Directive – Rename "green foliage" to "leafy undergrowth" throughout the lines below and leave everything else untouched.

Dataset excerpt –
* * *

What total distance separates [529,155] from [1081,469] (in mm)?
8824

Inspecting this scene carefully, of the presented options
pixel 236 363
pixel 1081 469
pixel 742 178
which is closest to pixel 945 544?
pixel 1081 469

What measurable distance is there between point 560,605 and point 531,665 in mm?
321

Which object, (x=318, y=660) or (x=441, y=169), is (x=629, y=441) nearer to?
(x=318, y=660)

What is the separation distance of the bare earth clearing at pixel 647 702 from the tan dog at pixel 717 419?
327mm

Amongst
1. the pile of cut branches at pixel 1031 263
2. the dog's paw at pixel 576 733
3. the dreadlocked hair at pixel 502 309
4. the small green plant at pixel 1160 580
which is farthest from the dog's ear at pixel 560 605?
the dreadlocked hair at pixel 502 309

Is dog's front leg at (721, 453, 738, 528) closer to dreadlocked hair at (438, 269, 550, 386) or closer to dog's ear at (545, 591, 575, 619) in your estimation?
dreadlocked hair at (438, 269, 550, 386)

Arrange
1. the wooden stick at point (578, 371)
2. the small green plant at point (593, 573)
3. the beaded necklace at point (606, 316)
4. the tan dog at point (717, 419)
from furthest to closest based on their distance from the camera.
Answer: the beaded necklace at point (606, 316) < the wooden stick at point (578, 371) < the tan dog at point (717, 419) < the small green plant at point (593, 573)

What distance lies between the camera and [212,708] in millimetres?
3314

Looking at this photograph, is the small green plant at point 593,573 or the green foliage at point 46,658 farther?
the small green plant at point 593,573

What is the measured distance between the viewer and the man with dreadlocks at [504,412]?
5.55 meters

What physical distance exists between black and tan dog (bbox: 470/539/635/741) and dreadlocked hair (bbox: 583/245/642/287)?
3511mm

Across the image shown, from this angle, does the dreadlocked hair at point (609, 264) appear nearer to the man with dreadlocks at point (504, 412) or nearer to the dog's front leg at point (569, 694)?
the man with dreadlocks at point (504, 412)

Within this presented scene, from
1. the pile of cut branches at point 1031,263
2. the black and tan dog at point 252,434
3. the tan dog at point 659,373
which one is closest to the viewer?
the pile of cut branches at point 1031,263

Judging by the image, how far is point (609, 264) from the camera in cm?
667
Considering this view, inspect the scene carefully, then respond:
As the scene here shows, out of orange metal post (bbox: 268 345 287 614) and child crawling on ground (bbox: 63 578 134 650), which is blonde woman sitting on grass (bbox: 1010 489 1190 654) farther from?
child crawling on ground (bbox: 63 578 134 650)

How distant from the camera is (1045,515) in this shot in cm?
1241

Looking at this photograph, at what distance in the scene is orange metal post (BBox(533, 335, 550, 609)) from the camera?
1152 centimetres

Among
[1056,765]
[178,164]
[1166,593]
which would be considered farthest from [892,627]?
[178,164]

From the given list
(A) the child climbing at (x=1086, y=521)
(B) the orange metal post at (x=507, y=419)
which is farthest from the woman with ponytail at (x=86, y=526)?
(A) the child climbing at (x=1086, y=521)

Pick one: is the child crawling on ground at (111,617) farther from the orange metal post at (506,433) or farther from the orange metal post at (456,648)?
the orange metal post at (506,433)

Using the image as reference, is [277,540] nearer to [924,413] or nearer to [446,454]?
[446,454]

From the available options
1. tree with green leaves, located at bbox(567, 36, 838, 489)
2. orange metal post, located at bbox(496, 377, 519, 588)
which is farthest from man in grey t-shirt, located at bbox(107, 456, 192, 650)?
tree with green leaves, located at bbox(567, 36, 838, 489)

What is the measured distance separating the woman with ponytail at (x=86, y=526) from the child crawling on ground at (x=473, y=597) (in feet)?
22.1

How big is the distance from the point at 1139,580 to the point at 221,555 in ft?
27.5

* * *

Completed exercise –
What total distance separates [529,155] from [1081,469] (in mm)?
8824

Inspecting this scene carefully, of the presented options
pixel 236 363
pixel 1081 469
pixel 742 178
which is closest to pixel 945 544?
pixel 1081 469

What measurable distance is there between point 560,605 and point 531,665 in mm?
321

Which object, (x=318, y=660) or (x=441, y=169), is (x=629, y=441) nearer to?
(x=318, y=660)

What is the separation distance of the bare earth clearing at pixel 647 702 from the tan dog at pixel 717 419?
327mm

Amongst
1. the pile of cut branches at pixel 1031 263
2. the dog's paw at pixel 576 733
3. the dreadlocked hair at pixel 502 309
4. the small green plant at pixel 1160 580
which is farthest from the dog's ear at pixel 560 605?
the dreadlocked hair at pixel 502 309

Is dog's front leg at (721, 453, 738, 528) closer to dreadlocked hair at (438, 269, 550, 386) or closer to dog's ear at (545, 591, 575, 619) in your estimation?
dreadlocked hair at (438, 269, 550, 386)

Arrange
1. the wooden stick at point (578, 371)
2. the small green plant at point (593, 573)
3. the beaded necklace at point (606, 316)
4. the tan dog at point (717, 419)
from furthest to closest based on their distance from the camera.
Answer: the beaded necklace at point (606, 316) < the wooden stick at point (578, 371) < the tan dog at point (717, 419) < the small green plant at point (593, 573)

What distance lies between the camera and [212,708] in millimetres?
3314

Looking at this photograph, is the small green plant at point 593,573 or the leafy undergrowth at point 46,658 farther?
the small green plant at point 593,573

What is the measured distance between the viewer and the man with dreadlocks at [504,412]?
5.55 meters

What physical distance exists between black and tan dog (bbox: 470/539/635/741) and dreadlocked hair (bbox: 583/245/642/287)?
3511mm

Across the image shown, from this angle, does the dreadlocked hair at point (609, 264) appear nearer to the man with dreadlocks at point (504, 412) or nearer to the dog's front leg at point (569, 694)?
the man with dreadlocks at point (504, 412)

Within this presented scene, from
1. the pile of cut branches at point 1031,263
2. the black and tan dog at point 252,434
3. the tan dog at point 659,373
which one is closest to the viewer?
the pile of cut branches at point 1031,263

Judging by the image, how far is point (609, 264) from the camera in cm?
667
Considering this view, inspect the scene carefully, then respond:
As the scene here shows, out of orange metal post (bbox: 268 345 287 614) and child crawling on ground (bbox: 63 578 134 650), which is blonde woman sitting on grass (bbox: 1010 489 1190 654) farther from?
child crawling on ground (bbox: 63 578 134 650)

How distant from the camera is (1045,515) in this shot in cm?
1241

Looking at this photograph, at what distance in the scene is orange metal post (BBox(533, 335, 550, 609)) from the camera?
1152 centimetres

Among
[1056,765]
[178,164]
[1166,593]
which would be considered farthest from [892,627]?
[178,164]

From the given list
(A) the child climbing at (x=1086, y=521)
(B) the orange metal post at (x=507, y=419)
which is farthest from the woman with ponytail at (x=86, y=526)?
(A) the child climbing at (x=1086, y=521)

Pick one: is the child crawling on ground at (111,617) farther from the orange metal post at (506,433) or farther from the orange metal post at (456,648)?
the orange metal post at (506,433)

Using the image as reference, is [277,540] nearer to [924,413] or nearer to [446,454]?
[446,454]

From the available options
1. tree with green leaves, located at bbox(567, 36, 838, 489)
2. orange metal post, located at bbox(496, 377, 519, 588)
which is farthest from man in grey t-shirt, located at bbox(107, 456, 192, 650)?
tree with green leaves, located at bbox(567, 36, 838, 489)

What is the measured distance separating the woman with ponytail at (x=86, y=526) from the child crawling on ground at (x=473, y=597) (in feet)?
22.1

How big is the distance from the point at 1139,580 to the point at 221,555 in ft?
27.5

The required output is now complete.